Hace poco hubo un debate presidencial con una lamentable discusión acerca del comercio internacional. Todos, con la excepción de Alejandro Gaviria, estuvieron de acuerdo con aumentarle el precio a la comida de los colombianos más pobres con aranceles para “proteger el agro”.
Este debate, como si ya no fuese hora de superarlo, lo tuvo César Gaviria en su gobierno al inicio de los noventa con Rudolf Hommes y Ernesto Samper. ‘Ruddy’, como ministro de Hacienda, había empezado por acabar de un plumazo con la mafia de las “licencias previas de importación”, un permiso que le daban los políticos a sus compinches para enriquecerse a costillas del bienestar de los colombianos. Samper —no sorprende— se opondría a este y al resto de esfuerzos por internacionalizar la economía colombiana.
En Colombia tuvimos grandes avances con la reforma de los noventa, pero los grupos de interés han sido más hábiles que los consumidores en la pelea, y han logrado que abramos la economía por un lado reduciendo aranceles, pero que la cerremos, por el otro, con barreras no arancelarias. Como quien dice, si usted quiere traer una máquina para trabajar en su tienda, ya no tiene que pagar un impuesto del 40%, pero sí expedir un certificado de no sé qué cosa que le cuesta el 40% del producto o hacer un lobby que cuesta un 40% para estar incluido dentro de la lista de privilegiados. Lo cierto es que la economía colombiana hoy no es más abierta de lo que era hace décadas.
Y es una lástima, porque eso se traduce, por ejemplo, en que tomarse una botella de vino en Colombia cuesta ocho veces más que en el país de origen; y, cuando llega un cargamento, el empresario tiene que mandar por lo menos ocho formularios a distintas agencias para que no le quiten su mercancía. Ese ejemplo viene de un riguroso estudio del Banco de la República. Lo triste es que las propuestas de casi todos los candidatos para ese problema solo lograrán empeorarlo.
Sobre esto también ha hablado el Consejo Privado de Competitividad. En su más reciente informe anual, por ejemplo, señalaron que en Colombia tenemos una alta dispersión arancelaria, es decir, no hay un impuesto igual para todas las importaciones, sino que hay tasas distintas para cada cosa: que si la moto es grande, el impuesto tiene una tasa; que si es pequeña, tiene otra; que si la moto es roja, cambia la tasa; que si es eléctrica, hay que cambiarla.
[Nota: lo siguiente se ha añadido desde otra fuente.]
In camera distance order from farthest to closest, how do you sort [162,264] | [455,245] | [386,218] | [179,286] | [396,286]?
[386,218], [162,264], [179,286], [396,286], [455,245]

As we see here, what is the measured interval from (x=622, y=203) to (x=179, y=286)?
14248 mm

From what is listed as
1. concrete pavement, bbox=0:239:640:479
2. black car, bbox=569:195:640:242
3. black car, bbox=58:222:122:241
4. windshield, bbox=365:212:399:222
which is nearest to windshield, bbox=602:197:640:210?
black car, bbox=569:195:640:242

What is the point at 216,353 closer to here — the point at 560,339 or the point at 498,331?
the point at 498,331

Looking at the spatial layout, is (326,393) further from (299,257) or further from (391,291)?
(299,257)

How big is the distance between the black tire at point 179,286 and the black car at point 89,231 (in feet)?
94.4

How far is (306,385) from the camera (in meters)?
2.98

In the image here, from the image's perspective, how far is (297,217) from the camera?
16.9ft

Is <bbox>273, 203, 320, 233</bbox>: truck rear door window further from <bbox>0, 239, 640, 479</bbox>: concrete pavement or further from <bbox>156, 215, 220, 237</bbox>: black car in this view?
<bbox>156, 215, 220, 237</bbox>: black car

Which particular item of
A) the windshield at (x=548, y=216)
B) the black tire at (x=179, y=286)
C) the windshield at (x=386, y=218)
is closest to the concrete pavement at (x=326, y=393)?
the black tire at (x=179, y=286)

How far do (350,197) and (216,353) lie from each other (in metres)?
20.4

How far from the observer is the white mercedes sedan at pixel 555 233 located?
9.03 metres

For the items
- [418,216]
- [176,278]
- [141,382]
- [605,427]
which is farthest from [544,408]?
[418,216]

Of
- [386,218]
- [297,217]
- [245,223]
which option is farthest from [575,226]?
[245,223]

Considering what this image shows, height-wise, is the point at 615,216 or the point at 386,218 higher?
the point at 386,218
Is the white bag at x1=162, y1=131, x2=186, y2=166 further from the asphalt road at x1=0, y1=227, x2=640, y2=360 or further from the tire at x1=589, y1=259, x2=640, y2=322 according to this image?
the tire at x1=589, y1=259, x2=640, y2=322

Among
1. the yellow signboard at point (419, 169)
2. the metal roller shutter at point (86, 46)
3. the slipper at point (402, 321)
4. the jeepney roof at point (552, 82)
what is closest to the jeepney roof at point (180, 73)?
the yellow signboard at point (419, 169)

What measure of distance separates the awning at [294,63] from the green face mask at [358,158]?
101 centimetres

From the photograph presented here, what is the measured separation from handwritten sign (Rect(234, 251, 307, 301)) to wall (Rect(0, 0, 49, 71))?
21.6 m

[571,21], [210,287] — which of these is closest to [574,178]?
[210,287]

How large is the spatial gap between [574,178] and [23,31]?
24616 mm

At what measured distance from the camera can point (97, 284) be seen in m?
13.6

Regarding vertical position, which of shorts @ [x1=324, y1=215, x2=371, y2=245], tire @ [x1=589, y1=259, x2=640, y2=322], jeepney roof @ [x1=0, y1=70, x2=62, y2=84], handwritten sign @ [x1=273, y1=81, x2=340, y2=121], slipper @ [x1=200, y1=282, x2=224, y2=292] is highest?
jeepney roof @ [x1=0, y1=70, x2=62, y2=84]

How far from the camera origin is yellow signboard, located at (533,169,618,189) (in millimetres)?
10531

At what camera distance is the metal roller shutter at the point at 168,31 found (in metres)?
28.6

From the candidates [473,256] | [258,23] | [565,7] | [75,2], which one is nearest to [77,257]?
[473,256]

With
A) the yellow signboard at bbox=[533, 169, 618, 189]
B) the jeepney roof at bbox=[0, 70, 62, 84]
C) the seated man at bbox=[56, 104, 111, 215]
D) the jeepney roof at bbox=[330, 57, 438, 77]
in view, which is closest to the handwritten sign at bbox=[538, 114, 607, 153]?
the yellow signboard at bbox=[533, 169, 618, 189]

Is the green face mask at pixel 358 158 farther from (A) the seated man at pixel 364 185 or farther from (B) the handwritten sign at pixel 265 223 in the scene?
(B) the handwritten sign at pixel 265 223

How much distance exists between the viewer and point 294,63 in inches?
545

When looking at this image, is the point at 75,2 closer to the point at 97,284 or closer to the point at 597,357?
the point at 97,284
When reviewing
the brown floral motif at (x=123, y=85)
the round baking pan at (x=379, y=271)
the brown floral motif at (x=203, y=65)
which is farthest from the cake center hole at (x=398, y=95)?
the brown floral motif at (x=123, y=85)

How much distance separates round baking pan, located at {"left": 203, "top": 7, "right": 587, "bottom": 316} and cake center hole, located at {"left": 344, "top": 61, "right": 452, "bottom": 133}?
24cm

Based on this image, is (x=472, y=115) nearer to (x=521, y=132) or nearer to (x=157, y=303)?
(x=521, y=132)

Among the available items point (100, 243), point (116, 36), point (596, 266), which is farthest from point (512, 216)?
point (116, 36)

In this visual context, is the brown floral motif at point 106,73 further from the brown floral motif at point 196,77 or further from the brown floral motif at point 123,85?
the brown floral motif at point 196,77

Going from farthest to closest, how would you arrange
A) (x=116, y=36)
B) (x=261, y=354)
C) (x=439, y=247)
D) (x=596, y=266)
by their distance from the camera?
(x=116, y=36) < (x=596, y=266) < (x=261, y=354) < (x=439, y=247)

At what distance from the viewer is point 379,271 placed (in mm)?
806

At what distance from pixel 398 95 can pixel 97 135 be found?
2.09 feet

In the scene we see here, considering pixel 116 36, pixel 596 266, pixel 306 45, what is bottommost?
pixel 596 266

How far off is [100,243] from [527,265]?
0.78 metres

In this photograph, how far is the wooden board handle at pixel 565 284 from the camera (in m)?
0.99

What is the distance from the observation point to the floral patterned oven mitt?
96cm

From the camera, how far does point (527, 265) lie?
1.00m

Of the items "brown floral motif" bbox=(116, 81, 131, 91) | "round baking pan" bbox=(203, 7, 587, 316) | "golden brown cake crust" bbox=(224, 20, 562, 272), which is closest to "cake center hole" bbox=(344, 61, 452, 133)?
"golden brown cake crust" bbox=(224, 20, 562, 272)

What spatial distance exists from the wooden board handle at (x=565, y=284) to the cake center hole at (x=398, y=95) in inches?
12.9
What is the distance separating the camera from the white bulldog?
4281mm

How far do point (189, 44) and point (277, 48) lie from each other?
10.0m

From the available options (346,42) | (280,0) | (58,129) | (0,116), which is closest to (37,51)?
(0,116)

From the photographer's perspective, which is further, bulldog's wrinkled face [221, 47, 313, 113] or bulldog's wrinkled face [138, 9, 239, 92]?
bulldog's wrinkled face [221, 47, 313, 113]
Eso resulta en un sistema que nadie entiende, que genera incentivos para el contrabando, que aumenta los costos de aduana y que hace casi imposible que seamos competitivos exportando.
Y como cereza al pastel, cayó la más reciente Misión Internacionalización liderada por Planeación Nacional. Algunas de las muchas recomendaciones consisten en revisar los altos aranceles y las medidas no arancelarias, especialmente las “bandas de precios” y “los fondos de estabilización de precios”. En la epidemia del proteccionismo, tenemos algo de inmunidad con los aranceles, pero estas nuevas variantes siguen enfermando la economía colombiana.
Este, al igual que muchos otros problemas de nuestra economía, está un tanto sobrediagnosticado. La victoria de César Gaviria en los noventa no fue gratuita: tenía en la oposición tanto a la izquierda de su partido como a los empresarios de vieja data, muchos de ellos con chequera de monopolio. La victoria llegó cuando el presidente volvió de un viaje a Ecuador con la convicción de escuchar a los técnicos que promovían la apertura. “Puede que Colombia entera piense lo contrario —le dijo a Ruddy— pero tienen razón… hay que acelerar la apertura”.
La historia, tanto antes de la reforma como después de la contrareforma, rima bastante.
El Banco de la República, el DNP y el Consejo Privado de Competitividad ya pusieron su parte técnica, pero nada de eso es suficiente sin voluntad política: por fortuna, Colombia tiene un candidato que no ha cedido al proteccionismo trasnochado. Tanto en los noventa como ahora, la solución se ha dejado ver en una sola frase: Gaviria, hay que acelerar la apertura.
Nota: En ese entonces, el principal asesor de Ernesto Samper era José Antonio Ocampo. Ocampo es hoy el economista principal de la campaña de Sergio Fajardo, y 30 años después sigue echando el mismo cuento.